L'article 479, § 9, du Code pénal, punit d'une amende de onze à quinze francs ceux qui auront méchamment enlevé ou déchiré des affiches apposées par l'ordre de l'administration.

La loi de 1873 se sert d'expressions plus larges; elle dit détruit ou lacéré. De quelque manière donc que la destruction ou la lacération aura été effectuée, il y aura contravention. Ici, ne se soulève plus le doute que nous avons exprimé en commentant l'article 479, suprd, no 587.

La loi de 1873 ne reproduit pas le mot méchamment. D'où, la destruction ou la lacération involontaire, inconsciente, encourt une pénalité. C'est peut-être trop rigoureux; et nous hésiterions à condamner en l'absence de toute intention malveillante.

Notre dernière observation intéresse la récidive.
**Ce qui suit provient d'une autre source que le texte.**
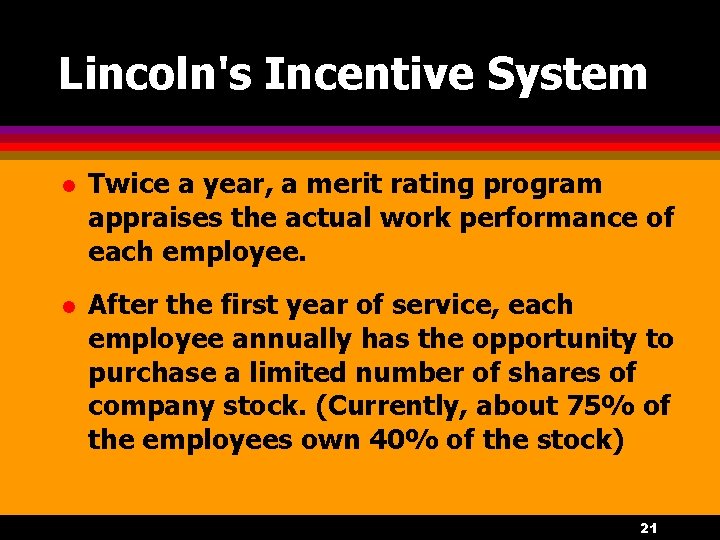 Lincoln's Incentive System

- Twice a year, a merit rating program appraises the actual work performance of each employee.

- After the first year of service, each employee annually has the opportunity to purchase a limited number of shares of company stock. (Currently, about 75% of the employees own 40% of the stock)

21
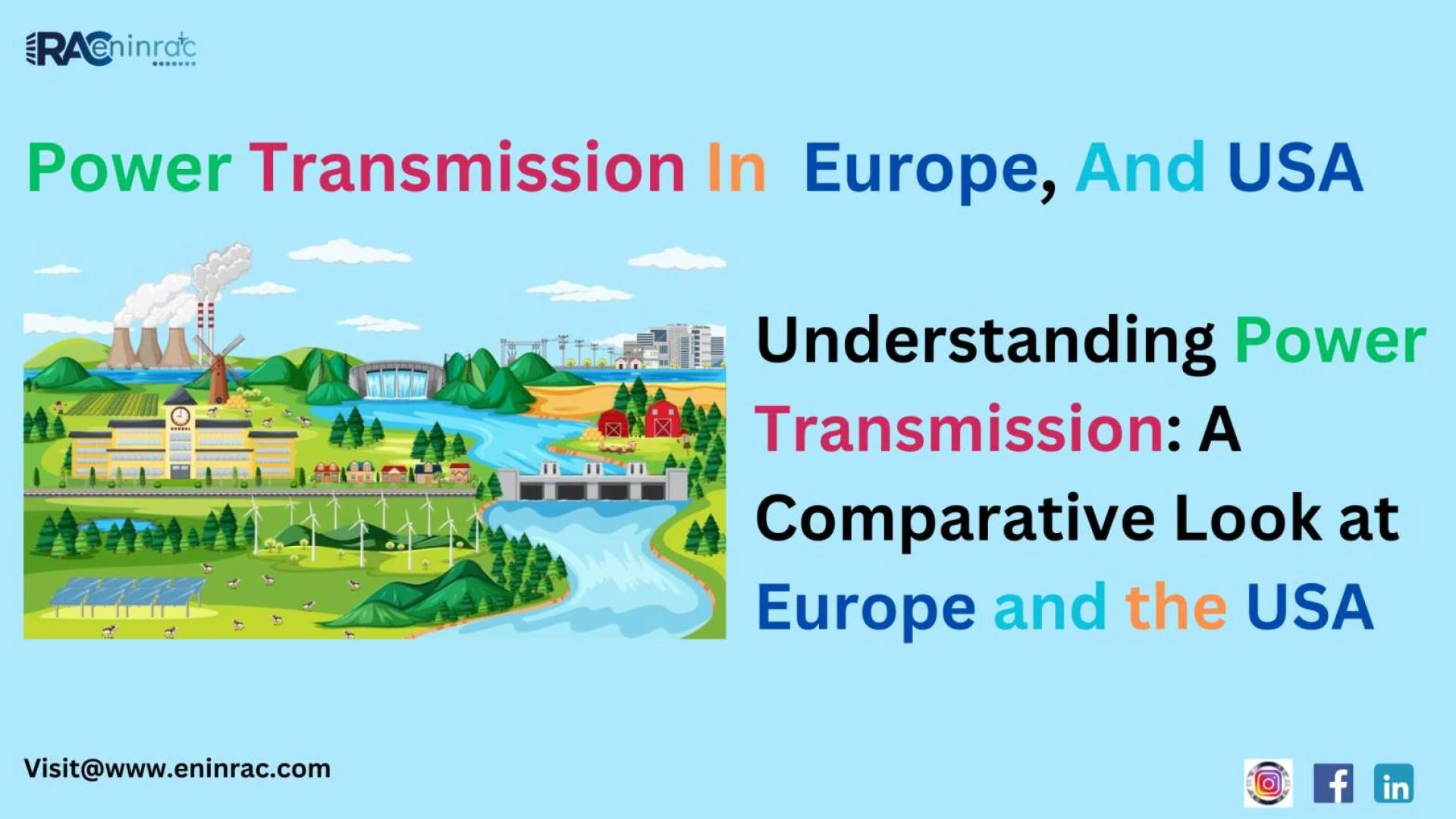 RAC eninrac

Power Transmission In Europe, And USA

Understanding Power Transmission: A Comparative Look at Europe and the USA

Visit@www.eninrac.com

f in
Aucune aggravation ne l'atteint; la loi de 1873 ne parle pas de la récidive.

1149. Les particuliers peuvent encore commettre un délit justiciable de la police correctionnelle; il est prévu par l'article 7 « Sera puni d'un emprisonnement de six jours à un mois et d'une amende de seize à trois cents francs, quiconque aura fait boire jusqu'à l'ivresse, un mineur âgé de moins de seize ans accomplis.>>

§ 2. Contraventions commises par les cafetiers, cabaretiers.

1150.- La loi du 23 janvier 1873 ne frappe pas seulement les ivrognes, elle frappe aussi les cabaretiers, cafetiers et autres débitants de boissons qui facilitent, autorisent l'ivresse, ou qui donnent à boire à des mineurs.

Voici les prescriptions que renferme l'article 4 :

« Seront punis d'une amende de un à cinq francs inclusivement, les cafetiers, cabaretiers et autres débitants qui auront donné à boire à des gens manifestement ivres, ou qui les auront reçus dans leurs établissements, ou auront servi des liqueurs alcooliques à des mineurs âgés de moins de seize ans accomplis.

<< Toutefois, dans le cas où le débitant sera prévenu d'avoir servi des liqueurs alcooliques à un mineur âgé de moins de seize ans accomplis, il pourra prouver qu'il a été induit en erreur sur l'âge du mineur; s'il fait cette preuve, aucune peine ne lui sera applicable de ce chef.

« Les articles 474 et 483 du Code pénal seront applicables aux contraventions indiquées aux paragraphes précédents. » Cet article a donné lieu, au sein de l'Assemblée nationale, à une longue discussion, que nous avons reproduite dans notre Code annoté, p. 384. Nous l'étudierons ici seulement au point de vue pratique, et n'interpréterons son texte qu'à l'aide de décisions judiciaires.

Trois contraventions sont prévues et réprimées par l'article 4 Donner à boire à des gens manifestement ivres; recevoir des gens manifestement ivres; servir des boissons alcooliques à des mineurs de seize ans.

1151. Première contravention: Donner à boire à des gens manifestement ivres.

Le cabaretier ne devient coupable que si l'individu auquel il a donné à boire était manifestement ivre.